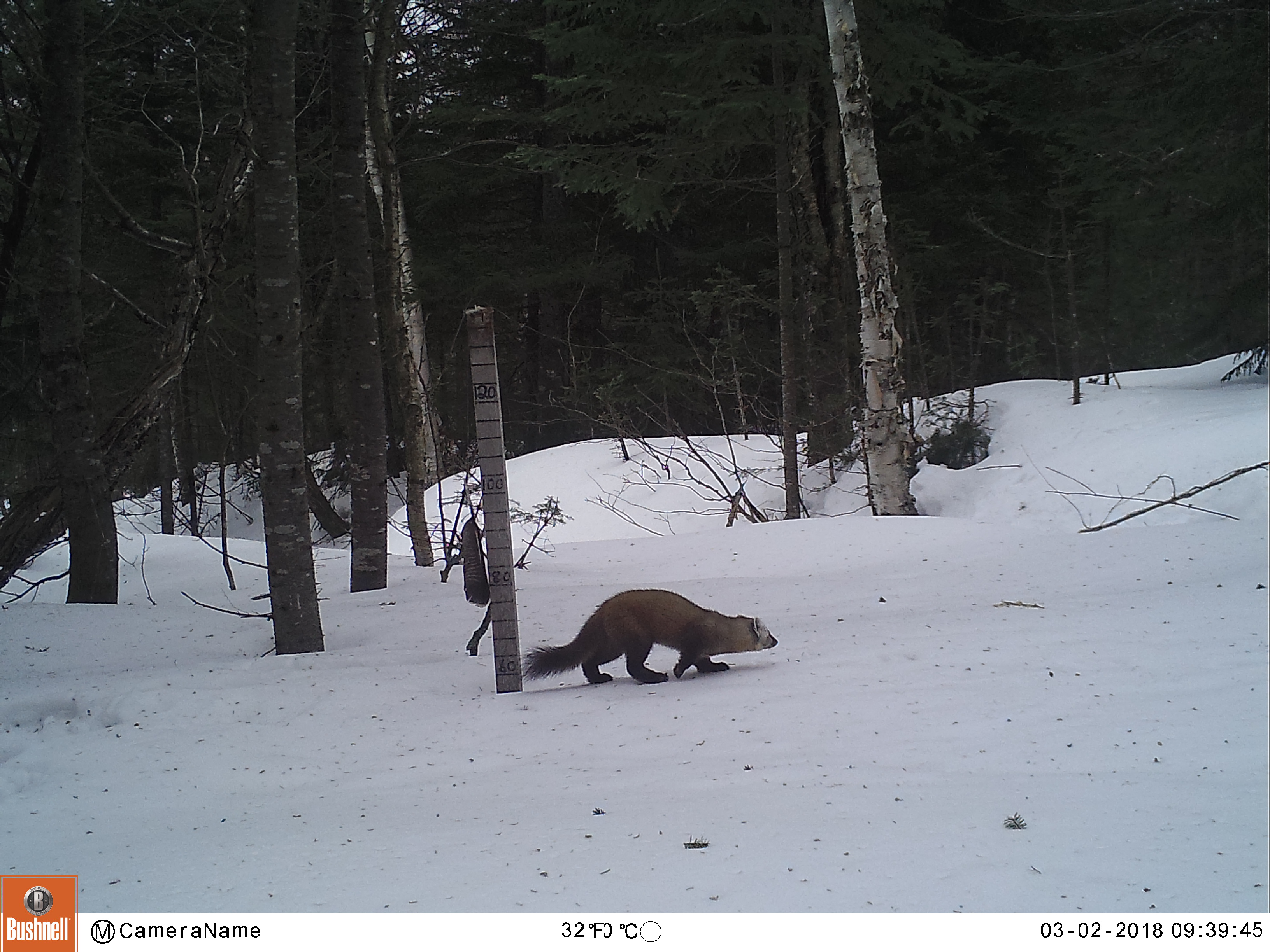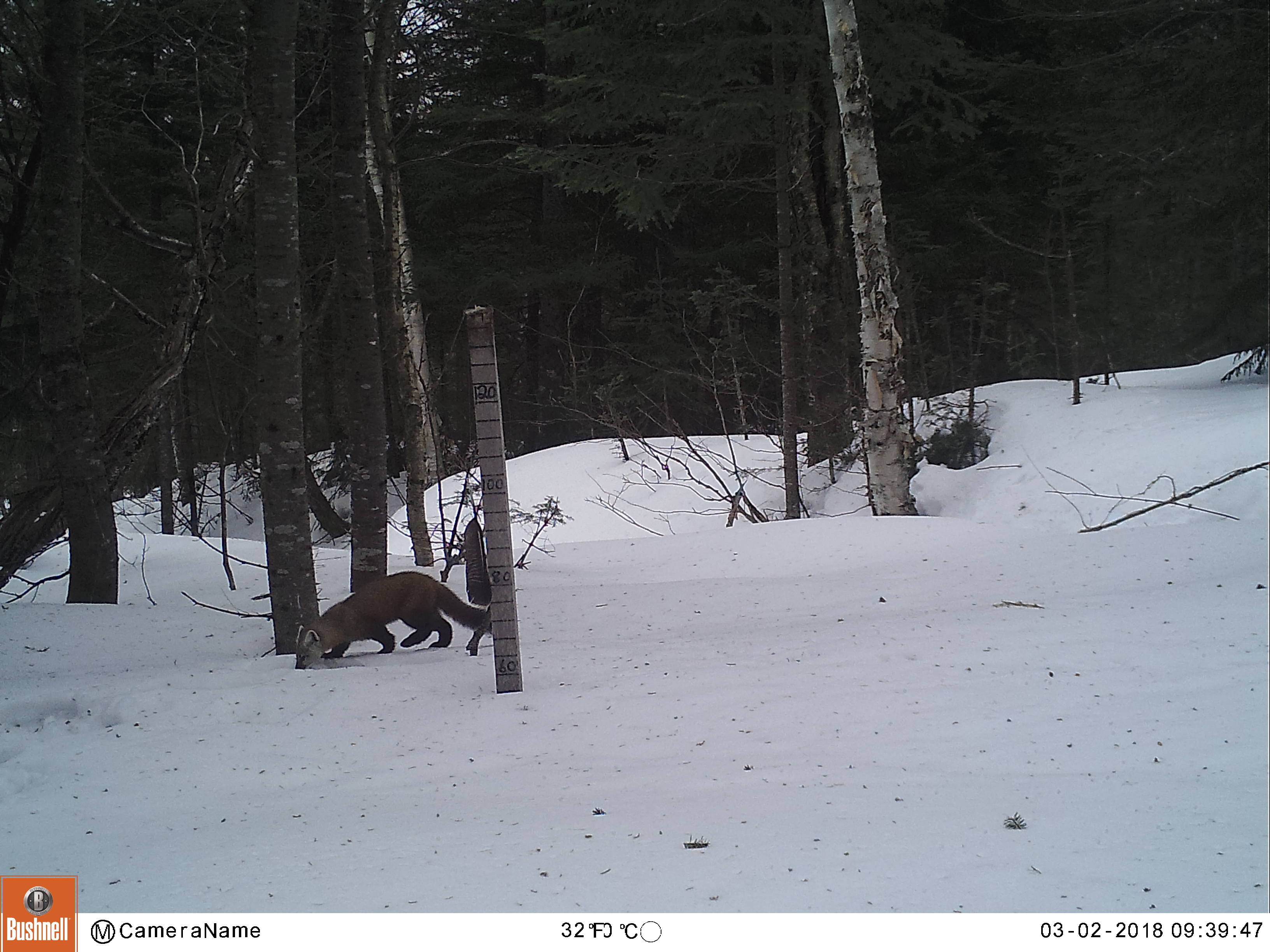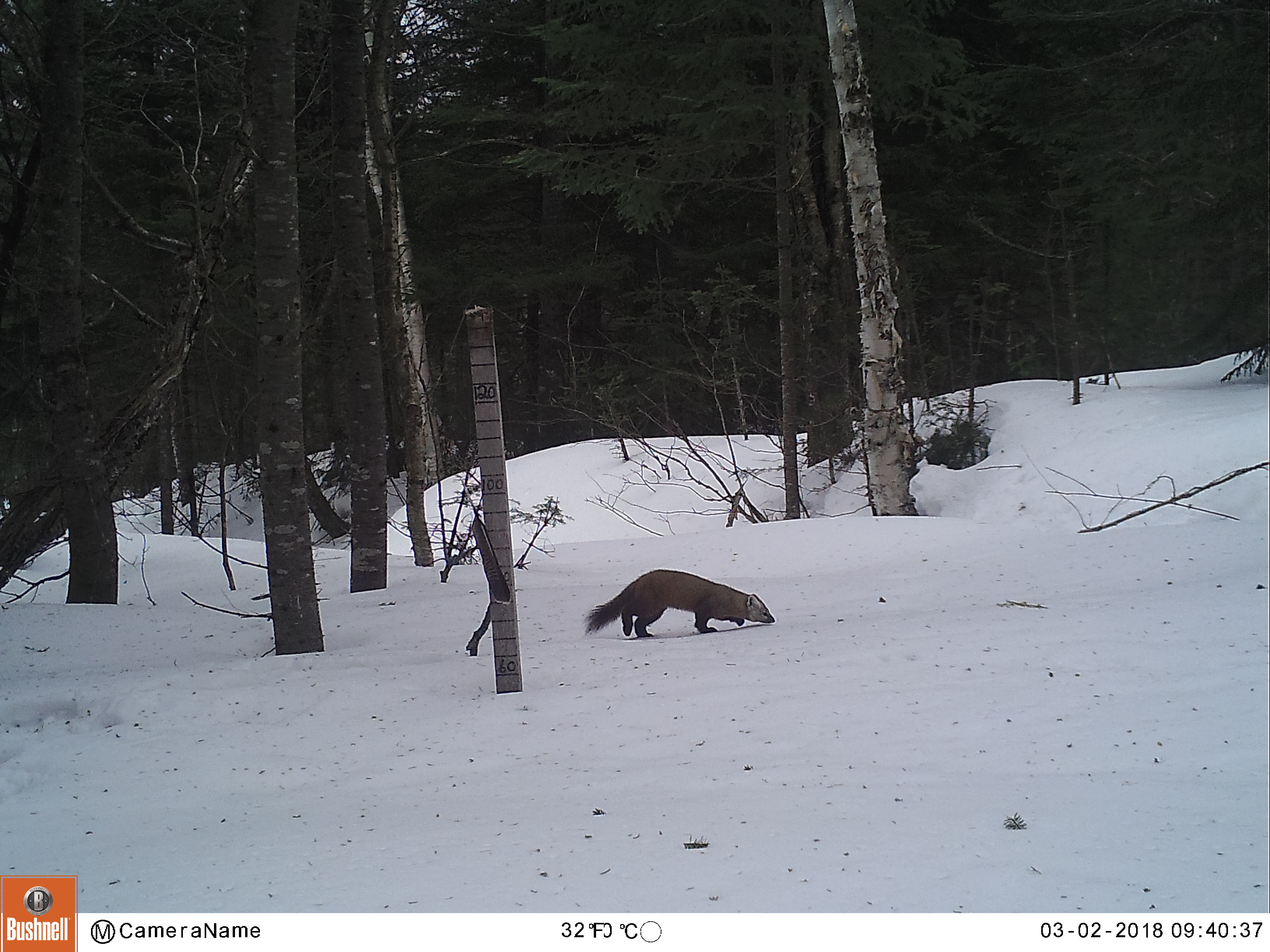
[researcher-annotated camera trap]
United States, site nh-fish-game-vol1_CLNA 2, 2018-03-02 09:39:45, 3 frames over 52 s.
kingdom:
--
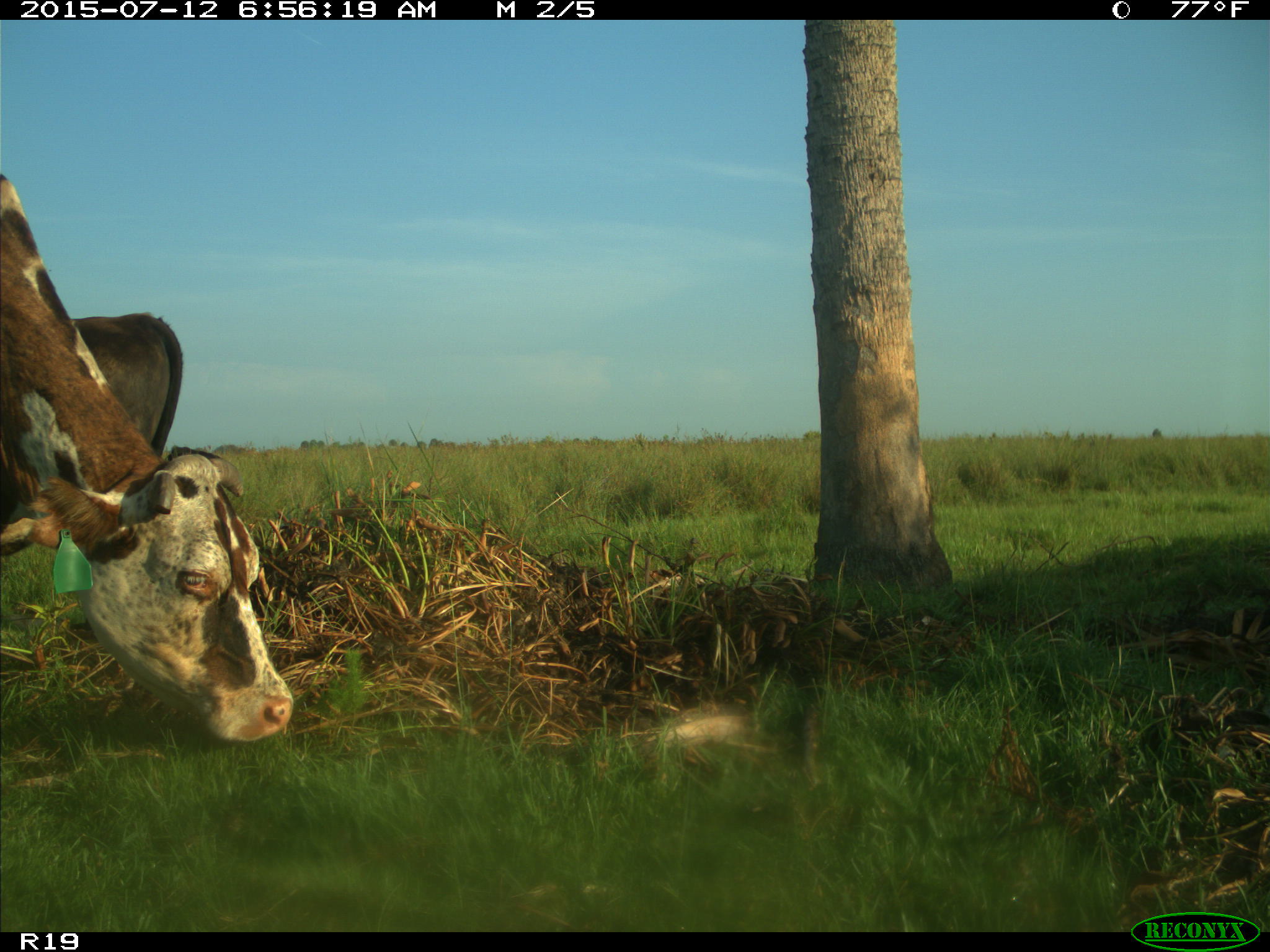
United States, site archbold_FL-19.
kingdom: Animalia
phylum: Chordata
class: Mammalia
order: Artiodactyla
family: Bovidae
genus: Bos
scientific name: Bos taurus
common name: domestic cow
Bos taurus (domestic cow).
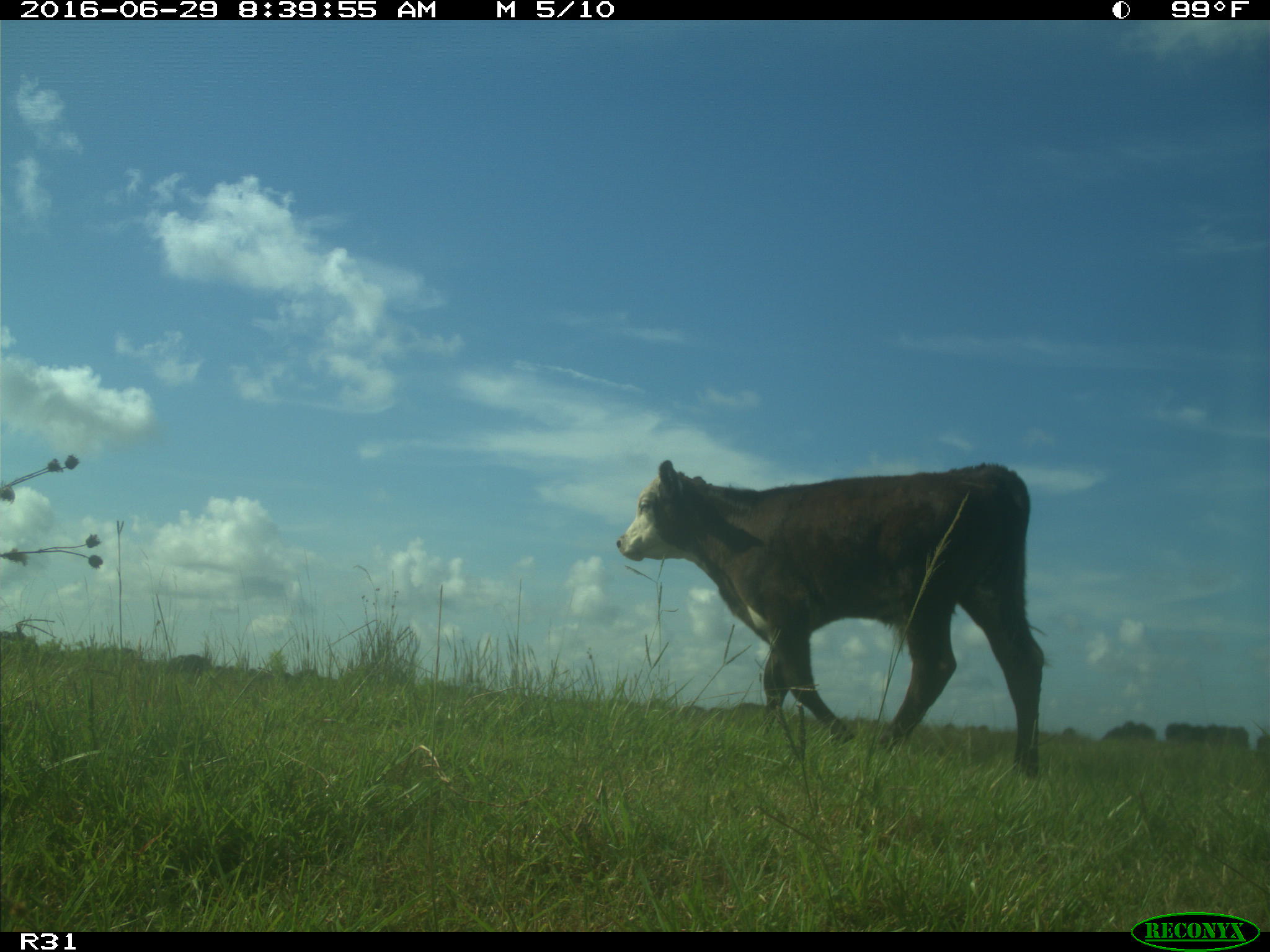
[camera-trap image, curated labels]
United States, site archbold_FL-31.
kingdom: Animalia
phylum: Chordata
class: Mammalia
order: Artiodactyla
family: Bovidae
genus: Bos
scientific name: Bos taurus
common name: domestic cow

**About this task**
Among the entries above, count the lines that contain the word "United" and give the number by itself.

**Solution to the problem**
3